[Dataset records]
┄┄┄┄┄┄┄┄┄┄

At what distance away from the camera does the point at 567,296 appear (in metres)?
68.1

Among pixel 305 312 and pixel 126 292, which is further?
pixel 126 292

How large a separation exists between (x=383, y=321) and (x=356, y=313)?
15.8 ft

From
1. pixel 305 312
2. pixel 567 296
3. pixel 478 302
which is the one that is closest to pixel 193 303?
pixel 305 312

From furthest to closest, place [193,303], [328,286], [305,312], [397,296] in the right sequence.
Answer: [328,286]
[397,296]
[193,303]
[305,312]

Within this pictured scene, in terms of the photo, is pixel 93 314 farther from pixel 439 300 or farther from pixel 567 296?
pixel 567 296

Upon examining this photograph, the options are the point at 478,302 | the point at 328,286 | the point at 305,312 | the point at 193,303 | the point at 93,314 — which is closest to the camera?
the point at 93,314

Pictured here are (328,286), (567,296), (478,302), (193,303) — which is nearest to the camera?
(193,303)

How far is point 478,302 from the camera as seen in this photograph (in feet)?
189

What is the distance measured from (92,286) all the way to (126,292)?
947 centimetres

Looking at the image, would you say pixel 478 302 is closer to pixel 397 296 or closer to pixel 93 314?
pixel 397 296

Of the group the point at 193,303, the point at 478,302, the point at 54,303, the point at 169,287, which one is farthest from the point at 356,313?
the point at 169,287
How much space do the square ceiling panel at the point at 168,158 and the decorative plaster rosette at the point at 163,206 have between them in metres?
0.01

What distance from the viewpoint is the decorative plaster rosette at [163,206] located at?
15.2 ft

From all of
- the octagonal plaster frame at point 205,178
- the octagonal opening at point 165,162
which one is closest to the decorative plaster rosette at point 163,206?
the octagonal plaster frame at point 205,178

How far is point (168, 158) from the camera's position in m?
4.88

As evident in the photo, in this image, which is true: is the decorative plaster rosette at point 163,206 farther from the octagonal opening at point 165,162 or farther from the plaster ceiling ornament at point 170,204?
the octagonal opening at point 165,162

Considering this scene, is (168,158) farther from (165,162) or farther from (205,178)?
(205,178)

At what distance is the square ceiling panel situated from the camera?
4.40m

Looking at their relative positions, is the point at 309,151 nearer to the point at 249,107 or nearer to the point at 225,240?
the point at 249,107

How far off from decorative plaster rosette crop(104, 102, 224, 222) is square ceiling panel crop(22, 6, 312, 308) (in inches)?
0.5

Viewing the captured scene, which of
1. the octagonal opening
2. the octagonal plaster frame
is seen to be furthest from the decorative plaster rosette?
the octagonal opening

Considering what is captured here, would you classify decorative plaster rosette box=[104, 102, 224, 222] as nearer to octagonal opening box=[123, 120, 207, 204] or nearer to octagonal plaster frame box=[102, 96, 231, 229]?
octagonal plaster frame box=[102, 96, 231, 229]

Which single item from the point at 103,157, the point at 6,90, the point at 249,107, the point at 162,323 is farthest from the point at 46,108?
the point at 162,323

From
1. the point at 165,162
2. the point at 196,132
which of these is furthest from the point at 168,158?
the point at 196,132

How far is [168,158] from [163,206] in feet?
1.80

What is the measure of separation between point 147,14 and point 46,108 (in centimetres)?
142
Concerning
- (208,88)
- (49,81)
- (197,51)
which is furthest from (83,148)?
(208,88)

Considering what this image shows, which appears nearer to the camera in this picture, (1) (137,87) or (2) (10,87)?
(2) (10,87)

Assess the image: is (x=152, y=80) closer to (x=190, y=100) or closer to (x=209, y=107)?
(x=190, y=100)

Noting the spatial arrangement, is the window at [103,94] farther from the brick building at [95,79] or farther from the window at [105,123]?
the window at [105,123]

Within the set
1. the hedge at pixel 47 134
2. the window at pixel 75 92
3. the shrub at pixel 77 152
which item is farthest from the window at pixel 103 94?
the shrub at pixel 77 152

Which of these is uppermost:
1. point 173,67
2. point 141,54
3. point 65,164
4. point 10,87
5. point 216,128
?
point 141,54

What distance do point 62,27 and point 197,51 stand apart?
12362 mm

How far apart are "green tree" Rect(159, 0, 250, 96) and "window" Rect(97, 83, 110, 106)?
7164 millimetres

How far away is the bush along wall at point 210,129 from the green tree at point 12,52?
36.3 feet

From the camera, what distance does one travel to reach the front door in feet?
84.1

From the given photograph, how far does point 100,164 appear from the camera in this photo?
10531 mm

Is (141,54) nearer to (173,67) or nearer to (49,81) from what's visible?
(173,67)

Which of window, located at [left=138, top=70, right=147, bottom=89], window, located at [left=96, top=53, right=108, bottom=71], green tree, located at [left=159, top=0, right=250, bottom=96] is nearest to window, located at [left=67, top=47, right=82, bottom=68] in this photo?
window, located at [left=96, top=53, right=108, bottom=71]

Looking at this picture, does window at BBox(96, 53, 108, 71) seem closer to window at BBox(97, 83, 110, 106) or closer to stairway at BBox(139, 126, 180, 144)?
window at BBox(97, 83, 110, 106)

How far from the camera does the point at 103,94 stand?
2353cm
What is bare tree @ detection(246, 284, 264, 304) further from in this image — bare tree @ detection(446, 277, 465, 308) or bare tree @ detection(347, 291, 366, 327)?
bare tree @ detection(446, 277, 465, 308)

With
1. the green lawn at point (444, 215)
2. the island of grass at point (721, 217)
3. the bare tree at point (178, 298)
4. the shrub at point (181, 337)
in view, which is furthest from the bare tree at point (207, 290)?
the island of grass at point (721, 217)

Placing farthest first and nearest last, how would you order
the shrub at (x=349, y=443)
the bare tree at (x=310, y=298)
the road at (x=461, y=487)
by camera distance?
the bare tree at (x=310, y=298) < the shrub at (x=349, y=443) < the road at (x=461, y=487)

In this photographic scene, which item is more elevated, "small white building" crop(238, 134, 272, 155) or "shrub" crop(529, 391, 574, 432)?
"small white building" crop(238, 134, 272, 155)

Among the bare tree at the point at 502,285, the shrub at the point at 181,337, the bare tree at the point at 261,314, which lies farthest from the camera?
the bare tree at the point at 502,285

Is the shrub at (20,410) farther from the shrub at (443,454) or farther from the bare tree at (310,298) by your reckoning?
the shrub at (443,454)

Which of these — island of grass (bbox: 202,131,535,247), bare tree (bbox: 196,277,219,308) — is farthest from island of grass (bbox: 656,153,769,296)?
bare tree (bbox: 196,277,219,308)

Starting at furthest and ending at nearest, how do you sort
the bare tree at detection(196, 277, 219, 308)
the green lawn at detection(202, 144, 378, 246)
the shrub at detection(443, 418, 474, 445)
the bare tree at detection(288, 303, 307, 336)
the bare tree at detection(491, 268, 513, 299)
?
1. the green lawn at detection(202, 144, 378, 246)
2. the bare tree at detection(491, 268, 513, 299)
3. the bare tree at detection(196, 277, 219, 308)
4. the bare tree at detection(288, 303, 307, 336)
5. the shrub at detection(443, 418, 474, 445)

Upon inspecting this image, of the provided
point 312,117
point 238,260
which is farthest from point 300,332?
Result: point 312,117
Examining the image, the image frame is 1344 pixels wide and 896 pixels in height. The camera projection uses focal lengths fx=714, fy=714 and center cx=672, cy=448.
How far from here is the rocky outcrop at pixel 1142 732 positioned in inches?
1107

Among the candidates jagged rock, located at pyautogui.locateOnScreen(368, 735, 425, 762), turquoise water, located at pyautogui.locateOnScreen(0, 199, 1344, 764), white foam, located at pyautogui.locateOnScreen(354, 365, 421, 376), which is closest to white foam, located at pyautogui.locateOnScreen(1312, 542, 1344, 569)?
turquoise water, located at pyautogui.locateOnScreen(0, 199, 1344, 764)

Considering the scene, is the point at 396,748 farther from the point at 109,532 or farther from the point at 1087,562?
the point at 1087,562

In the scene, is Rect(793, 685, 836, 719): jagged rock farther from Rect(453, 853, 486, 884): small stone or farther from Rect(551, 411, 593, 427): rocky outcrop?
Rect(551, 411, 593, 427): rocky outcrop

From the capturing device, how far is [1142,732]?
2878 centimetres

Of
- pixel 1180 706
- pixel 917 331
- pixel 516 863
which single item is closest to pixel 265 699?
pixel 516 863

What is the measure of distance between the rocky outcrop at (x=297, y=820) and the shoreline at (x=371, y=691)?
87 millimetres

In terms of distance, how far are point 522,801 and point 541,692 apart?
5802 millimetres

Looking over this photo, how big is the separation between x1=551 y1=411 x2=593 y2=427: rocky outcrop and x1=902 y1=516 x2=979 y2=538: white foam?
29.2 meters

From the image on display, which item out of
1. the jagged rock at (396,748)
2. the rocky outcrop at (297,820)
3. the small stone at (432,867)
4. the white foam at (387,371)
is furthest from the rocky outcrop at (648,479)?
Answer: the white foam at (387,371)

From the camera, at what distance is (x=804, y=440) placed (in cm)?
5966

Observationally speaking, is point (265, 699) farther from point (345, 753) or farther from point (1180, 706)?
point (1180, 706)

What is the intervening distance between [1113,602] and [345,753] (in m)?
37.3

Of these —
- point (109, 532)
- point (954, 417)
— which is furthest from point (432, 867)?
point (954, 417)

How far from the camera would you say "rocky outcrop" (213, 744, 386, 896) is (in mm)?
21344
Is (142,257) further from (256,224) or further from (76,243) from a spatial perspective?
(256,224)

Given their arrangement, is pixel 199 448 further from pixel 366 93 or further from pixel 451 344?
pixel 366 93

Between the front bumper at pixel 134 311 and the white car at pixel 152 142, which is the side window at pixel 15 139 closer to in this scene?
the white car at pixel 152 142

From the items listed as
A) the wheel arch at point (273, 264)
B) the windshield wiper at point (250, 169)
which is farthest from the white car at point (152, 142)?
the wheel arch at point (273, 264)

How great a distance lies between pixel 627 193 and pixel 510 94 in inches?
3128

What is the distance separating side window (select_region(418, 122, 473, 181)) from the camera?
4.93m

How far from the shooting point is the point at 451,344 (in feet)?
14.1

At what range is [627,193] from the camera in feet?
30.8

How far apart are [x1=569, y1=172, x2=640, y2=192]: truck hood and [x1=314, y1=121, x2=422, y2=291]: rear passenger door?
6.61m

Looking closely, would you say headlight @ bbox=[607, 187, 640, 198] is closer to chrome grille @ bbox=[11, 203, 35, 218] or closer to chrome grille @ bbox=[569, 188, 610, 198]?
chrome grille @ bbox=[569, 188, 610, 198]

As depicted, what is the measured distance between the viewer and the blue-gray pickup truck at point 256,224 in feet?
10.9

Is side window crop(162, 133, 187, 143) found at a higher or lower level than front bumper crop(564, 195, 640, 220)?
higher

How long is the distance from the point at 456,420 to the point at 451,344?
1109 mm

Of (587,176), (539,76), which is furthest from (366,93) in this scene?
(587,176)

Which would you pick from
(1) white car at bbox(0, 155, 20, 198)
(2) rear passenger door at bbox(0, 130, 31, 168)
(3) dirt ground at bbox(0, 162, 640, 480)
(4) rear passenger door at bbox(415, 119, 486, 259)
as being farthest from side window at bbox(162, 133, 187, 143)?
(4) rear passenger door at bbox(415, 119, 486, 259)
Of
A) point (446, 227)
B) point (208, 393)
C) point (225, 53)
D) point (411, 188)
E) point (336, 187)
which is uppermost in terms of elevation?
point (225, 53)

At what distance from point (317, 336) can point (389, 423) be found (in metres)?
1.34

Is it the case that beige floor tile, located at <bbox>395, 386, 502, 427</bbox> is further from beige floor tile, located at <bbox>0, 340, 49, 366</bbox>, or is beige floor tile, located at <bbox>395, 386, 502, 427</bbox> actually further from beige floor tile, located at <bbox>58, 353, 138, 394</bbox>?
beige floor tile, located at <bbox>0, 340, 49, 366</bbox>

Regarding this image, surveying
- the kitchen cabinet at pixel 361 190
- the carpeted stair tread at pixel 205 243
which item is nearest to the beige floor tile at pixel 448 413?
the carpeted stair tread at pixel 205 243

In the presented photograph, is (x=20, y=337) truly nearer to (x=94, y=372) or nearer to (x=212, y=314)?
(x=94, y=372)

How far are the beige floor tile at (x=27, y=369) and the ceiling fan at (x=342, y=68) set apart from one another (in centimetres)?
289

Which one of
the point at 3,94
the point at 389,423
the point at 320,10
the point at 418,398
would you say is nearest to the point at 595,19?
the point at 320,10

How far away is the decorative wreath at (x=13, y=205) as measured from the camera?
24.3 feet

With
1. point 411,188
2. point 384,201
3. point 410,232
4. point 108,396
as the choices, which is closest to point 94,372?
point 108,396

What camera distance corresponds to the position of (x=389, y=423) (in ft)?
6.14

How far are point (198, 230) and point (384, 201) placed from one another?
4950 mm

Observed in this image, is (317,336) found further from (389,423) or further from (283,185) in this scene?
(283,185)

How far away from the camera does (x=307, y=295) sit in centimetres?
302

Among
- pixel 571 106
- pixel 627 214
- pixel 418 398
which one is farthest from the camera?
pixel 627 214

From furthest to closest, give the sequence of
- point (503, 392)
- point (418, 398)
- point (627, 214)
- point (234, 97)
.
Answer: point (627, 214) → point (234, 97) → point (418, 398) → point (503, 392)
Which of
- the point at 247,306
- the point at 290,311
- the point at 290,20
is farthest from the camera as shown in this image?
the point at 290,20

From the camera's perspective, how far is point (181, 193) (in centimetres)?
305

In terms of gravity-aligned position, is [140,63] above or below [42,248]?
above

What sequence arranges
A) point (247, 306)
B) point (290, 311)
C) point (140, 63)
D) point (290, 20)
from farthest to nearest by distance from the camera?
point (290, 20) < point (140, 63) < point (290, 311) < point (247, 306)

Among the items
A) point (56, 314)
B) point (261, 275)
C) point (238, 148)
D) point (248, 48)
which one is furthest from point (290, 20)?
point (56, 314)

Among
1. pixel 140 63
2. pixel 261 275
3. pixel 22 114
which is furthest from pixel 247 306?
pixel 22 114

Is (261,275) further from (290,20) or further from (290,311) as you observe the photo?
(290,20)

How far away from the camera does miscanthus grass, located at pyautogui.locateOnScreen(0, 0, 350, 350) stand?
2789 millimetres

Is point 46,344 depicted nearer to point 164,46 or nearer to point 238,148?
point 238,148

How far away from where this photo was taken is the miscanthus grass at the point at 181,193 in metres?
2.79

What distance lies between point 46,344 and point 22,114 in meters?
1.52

┄┄┄┄┄┄┄┄┄┄

PROBLEM DESCRIPTION:
Begin with the line that contains "From the camera's perspective, how" and set down each line exactly until the records above end, including the final line.

OUTPUT BELOW:
From the camera's perspective, how far is point (181, 193) (in centimetres)?
305

In terms of gravity-aligned position, is [140,63] above or below [42,248]?
above

What sequence arranges
A) point (247, 306)
B) point (290, 311)
C) point (140, 63)
D) point (290, 20)
from farthest to nearest by distance from the camera?
point (290, 20) < point (140, 63) < point (290, 311) < point (247, 306)

Among the items
A) point (56, 314)
B) point (261, 275)
C) point (238, 148)
D) point (248, 48)
which one is furthest from point (290, 20)?
point (56, 314)

Among
1. pixel 140 63
2. pixel 261 275
3. pixel 22 114
which is furthest from pixel 247 306?
pixel 22 114

Is (261,275) further from (290,20) or further from (290,311) as you observe the photo?
(290,20)

How far away from the camera does miscanthus grass, located at pyautogui.locateOnScreen(0, 0, 350, 350) stand?
2789 millimetres

Is point 46,344 depicted nearer to point 164,46 or nearer to point 238,148?
point 238,148

How far away from where this photo was taken is the miscanthus grass at the point at 181,193 in metres?
2.79

What distance lies between point 46,344 and point 22,114 in meters?
1.52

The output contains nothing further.